С этим вопросом сэр Невилл связывал большие надежды. Предоставление гарантий Праге будет, конечно, обязательно поставлено в зависимость от полной нейтрализации чехословацкой внешней политики. Нейтрализация Чехословакии поломает всю систему военных союзов, и Чемберлен пойдет на все, чтобы заставить Даладье смириться с этой необходимостью, да тот, разумеется, и сам не против, лишь бы приличия были соблюдены. Так и придет конец дружественным связям Чехословакии и Советского Союза. Что бы кто ни говорил о принципах добрососедства, а очевидно другое: дружба с большевиками есть покушение на европейские устои, традиции.

– Без гарантий чехам действительно не обойтись, – задумчиво проговорил Чемберлен. – Но это должны быть гибкие гарантии. Вы, разумеется, понимаете меня, господа…

«Безусловно, – подумал Боннэ, – вся «гибкость» в том, чтобы в любом случае можно было уклониться от выполнения обязательств, не поступившись честным словом».

– Бенеш обязательно поднимет вопрос о гарантиях. Достаточно очевидно, после передачи Судето-немецкой области Чехословакия превратится в экономически нежизнеспособное государство, – заговорил британский военный министр Хор-Белиш. – В стратегическом же отношении ее положение будет совершенно уязвимым. Так какие же гарантии мы сможем предоставить? Нелепость! Лучше дистанцироваться от этого вопроса.

– Лучше его продумать заранее… – буркнул Галифакс.

– Отчего же дистанцироваться? – притворно возмутился Чемберлен. – Неверно считать, будто гарантии обязывают нас вообще сохранять существующие границы Чехословакии.
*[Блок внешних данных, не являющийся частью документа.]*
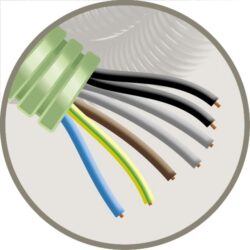 GREEN FLEX - Green Flex tube précâblé 20mm LS0H vert + installation H07Z1-U 7G1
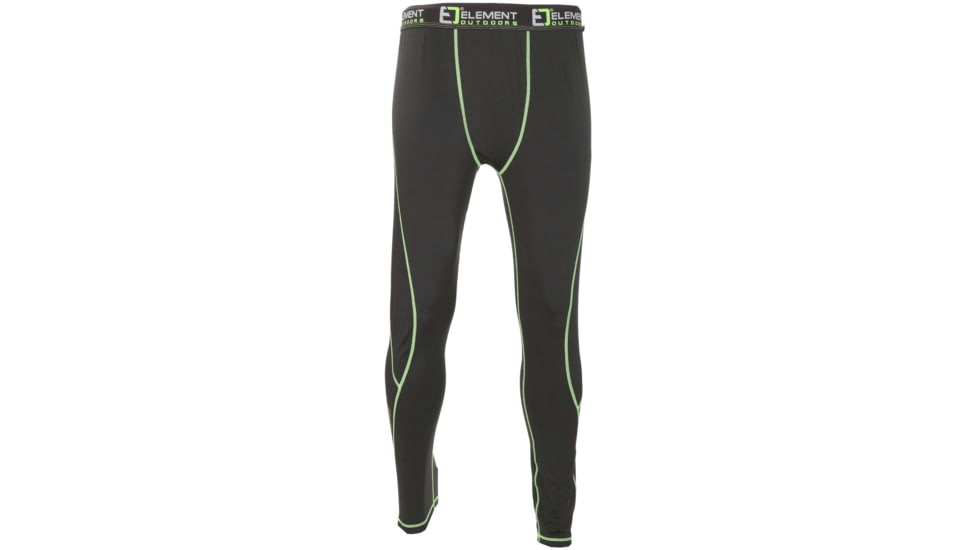 Element Outdoors Kore Series Lightweight Long Underwear - Mens, BLACK, 2X-Large, KS-LLU-2XL-BK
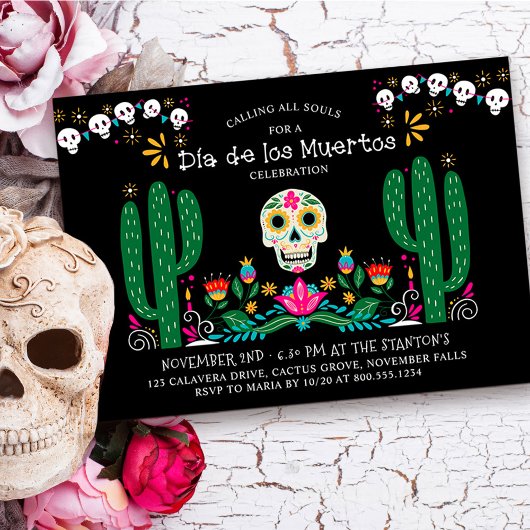 Dia de los Muertos Celebration Mexico Thema Einladung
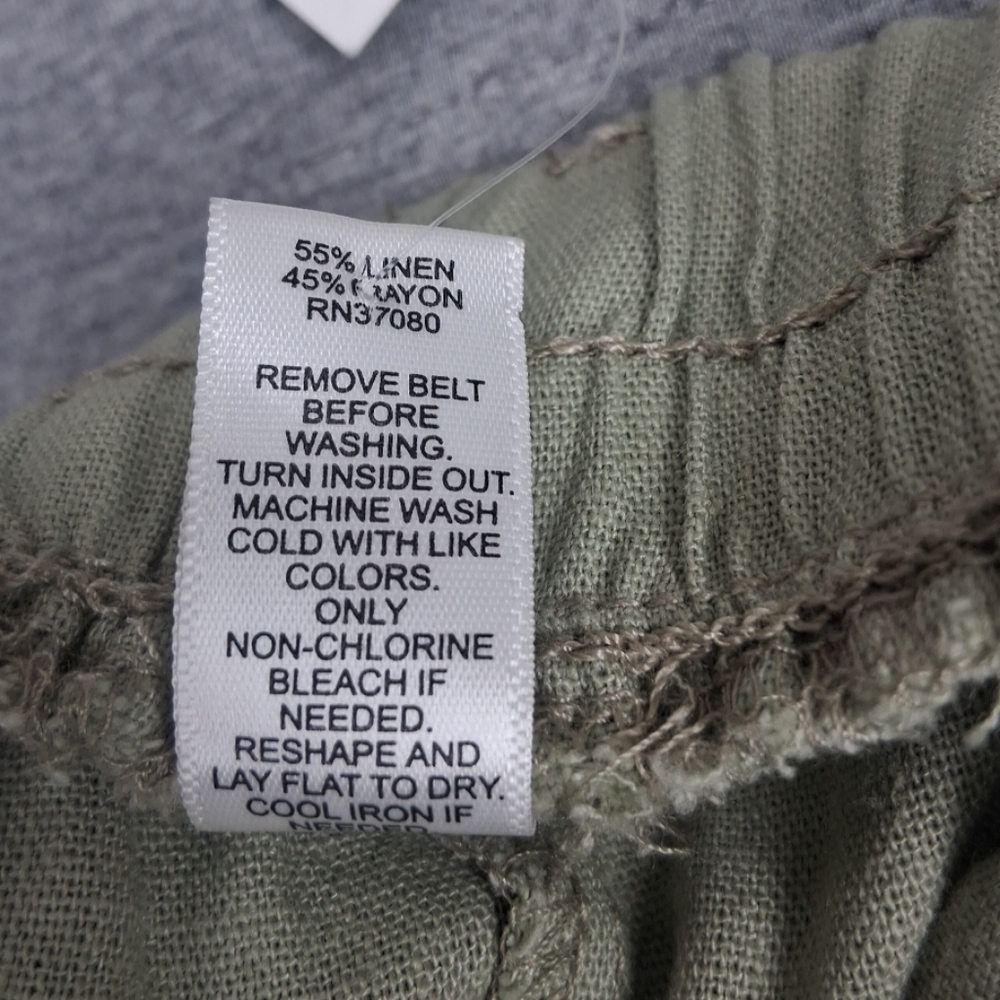 NWT It's Fashion Linen Blend Belted Pants Wide Leg Career Casual Summer Resort - Picture 8 of 15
Мало ли что… – Чемберлен вспомнил о встрече Вильсона с немецким дипломатом Кордтом, тот ясно объяснил Хорасу, что к чему. – Мы дадим Праге гарантии только на случай неспровоцированной агрессии. Я ведь отдаю себе отчет, насколько трудно… ммм… все вновь возникающие обстоятельства… Сдерживающий эффект – вот что главное в нашей доброй воле.

– Тем более если одним из гарантов невольно окажется и Гитлер, от которого вообще во многом зависит судьба чехов. Поэтому, я думаю, вопрос о гарантиях можно поставить, но конкретизировать нецелесообразно, – поддержал Чемберлена Галифакс…

К вечеру англо-французский план разрешения чехословацкого вопроса был выработан. Судетская область передается Германии прямо или путем плебисцита. Новые границы Чехословакии исправляются в случае необходимости посредством международного органа, включающего чешского представителя.

Чемберлен был доволен. Переговоры, слава создателю, не затянулись. У Бенеша нет оснований для серьезных возражений. Завтра же послы Франции и Великобритании ознакомят с планом урегулирования судетской проблемы правительство Германии. До четверга можно будет подработать те положения, которые, возможно, вызовут у Гитлера сомнения. Гитлер, конечно, будет рад. В Годесберг можно ехать с чувством превосходства над этим не слишком политически образованным человеком.

«События развиваются в том направлении, в каком я желаю», – устало думал Чемберлен.

«Операция, конечно, болезненная, – рассуждал про себя Жорж Боннэ, – вот и приходится проводить ее спокойно, не торопясь, с компенсацией за потери, с анастезией в виде гарантий… Но это необходимая операция. Иначе умрет не просто чешское государство. Умрет Европа».

Даладье размышлял, что он скажет, вернувшись в Париж. И молил бога, чтобы ему никогда в жизни больше не пришлось встретиться лицом к лицу с Эдуардом Бенешем. В молодости они были близки: одногодки, молодые приват-доценты юриспруденции, они дружили, встречаясь в Париже в политическом салоне мадам Менар-Дориан.